The bypass with sleeve gastrectomy procedure, also known as SADI-S, is a promising bariatric surgery procedure.

SADI-S stands for ‘Single Anastomosis Duodeno–Ileal Bypass with Sleeve Gastrectomy’.

Initial studies indicate it provides greater weight loss than a standard gastric bypass or sleeve gastrectomy without increased complications. SADI-S is being offered to selected patients with full disclosure to enable them to make an informed decision.

How SADI-S works

SADI-S is a modified version of an operation that was developed 30 years ago, formally called Biliopancreatic Diversion with Duodenal Switch (BPD-DS) and more simply known as the duodenal switch.

The SADI-S procedure involves two steps:

  • Step one; the surgeon will perform a sleeve gastrectomy, removing about 80% of the stomach.
  • Secondly, the first part of the intestine (duodenum) is divided just below the stomach and reattached (anastomosed) to a loop of intestine about 2 metres further downstream.

This two-step procedure effectively bypasses food from the metabolically active part of the intestine, lessening the total length of the intestinal loop where nutrients are absorbed. The procedure results in decreasing the patient’s appetite, restricting meal sizes, and hormonal changes which have a positive effect on the body’s metabolism.

What are the potential advantages of the SADI-S procedure?

  • Delivers greater weight loss than a sleeve gastrectomy or standard gastric bypass, which is advantageous for people with a BMI above 50.
  • Provides a more powerful metabolic effect than a sleeve gastrectomy or standard gastric bypass, which is advantageous for people with poorly controlled Type 2 Diabetes.
  • Can be performed on people who have already had a sleeve gastrectomy, which is advantageous for people who experience weight regain or insufficient weight loss.
  • Lowers the risk of diarrhea and nutritional deficiencies often encountered with a conventional duodenal switch.
  • Connecting a loop of small bowel rather than a Roux limb is anticipated to reduce the long-term risk of intestinal obstruction, compared to a standard gastric bypass and compared to a duodenal switch.
  • The pylorus is retained above the connected loop of small bowel and continues to regulate the rate at which food and acid empty from the stomach into the intestines and to prevent free reflux of bile into the stomach. This helps to reduce the likelihood of certain problems encountered with gastric bypass surgery such as: Dumping Syndrome, unstable blood sugar fluctuations (reactive hypoglycaemia, nocturnal hypoglycaemia), food restrictions and intolerance, marginal ulcers.

What could be potential disadvantages of the SADI-S procedure?

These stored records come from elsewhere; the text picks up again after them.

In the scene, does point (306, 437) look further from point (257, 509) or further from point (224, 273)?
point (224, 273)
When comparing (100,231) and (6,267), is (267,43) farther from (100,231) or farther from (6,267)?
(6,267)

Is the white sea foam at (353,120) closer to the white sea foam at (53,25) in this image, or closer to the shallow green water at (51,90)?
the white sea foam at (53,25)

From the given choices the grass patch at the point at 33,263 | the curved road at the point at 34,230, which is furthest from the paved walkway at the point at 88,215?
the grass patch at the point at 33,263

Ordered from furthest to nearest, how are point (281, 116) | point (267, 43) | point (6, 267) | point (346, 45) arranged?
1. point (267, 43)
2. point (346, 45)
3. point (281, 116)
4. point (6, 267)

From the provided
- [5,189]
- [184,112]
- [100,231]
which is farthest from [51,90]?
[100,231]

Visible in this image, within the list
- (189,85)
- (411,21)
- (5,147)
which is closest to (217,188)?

The SADI-S surgical risks are very similar to most other bariatric techniques:

  • Intestinal perforation
  • Anastomotic leaks
  • Infection
  • Abscess
  • Venous thrombosis and pulmonary embolism
  • Chance of bile reflux
  • In the long term it could produce a bowel obstruction

Even though SADI-S is a promising procedure, it is still relatively new compared to the more established procedures available in bariatric surgery. At present, four published studies are available worldwide totalling 222 patients. Three of the four studies are from a single institution as an ongoing cohort. There is no published data past five years.

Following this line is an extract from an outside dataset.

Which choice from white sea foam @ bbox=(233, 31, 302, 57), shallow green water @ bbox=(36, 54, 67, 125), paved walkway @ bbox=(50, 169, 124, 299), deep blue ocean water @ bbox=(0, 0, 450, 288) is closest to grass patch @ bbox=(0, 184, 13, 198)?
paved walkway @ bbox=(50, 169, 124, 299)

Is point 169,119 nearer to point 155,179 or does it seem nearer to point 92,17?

What are the results of the SADI-S procedure?

We do not have long term follow up on large numbers of patients, but the initial combined results of SADI-S are very good.

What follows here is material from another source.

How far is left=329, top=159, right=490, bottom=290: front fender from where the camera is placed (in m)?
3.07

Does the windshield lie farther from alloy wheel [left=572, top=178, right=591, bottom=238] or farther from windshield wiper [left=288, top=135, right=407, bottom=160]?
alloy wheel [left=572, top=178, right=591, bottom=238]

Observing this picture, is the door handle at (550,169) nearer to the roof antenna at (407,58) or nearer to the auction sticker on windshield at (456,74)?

Initial results include a retrospective analysis of 123 patients with an average BMI of 49.4 who underwent the SADI-S procedure between January 2013 and July 2014:

  • 72% excess weight lost at one year
  • No bowel obstructions
  • One marginal ulcer
  • One re-operation

To put this into perspective, at one year, a similar group (sample size and BMI range) of patients with obesity would be expected to have lost:

  • 48% of excess weight following a sleeve gastrectomy
  • 55% of excess weight following a standard gastric bypass, with an expected morbidity of
  • Around 2 bowel obstructions
  • Around 5 marginal ulcers
  • Around 5 re-operations

The questions are whether these excellent results will remain constant over time, whether they will be reproducible by other units and whether larger numbers will reflect the same figures. Other units are also starting to report their experience. Another unit in the US has recently reported their first 100 cases with similar good results.

Ongoing Research

A double-blinded randomised study is currently being conducted in Quebec City, Canada, comparing SADI-S to the Duodenal switch.

Surgeons across the world are following the progress in this field with great interest and it was discussed in depth at the First Duodenal Switch Consensus Conference held in Quebec City, Canada in June 2016.

Take Home Message

It takes individuals (patients and surgeons) willing to go forth with a fairly new procedure to make progress in medicine.

We offer SADI-S to selected patients after full disclosure of the current status of the procedure. All patients are assessed and followed up long-term by a multidisciplinary team with similar protocols as units performing the duodenal switch.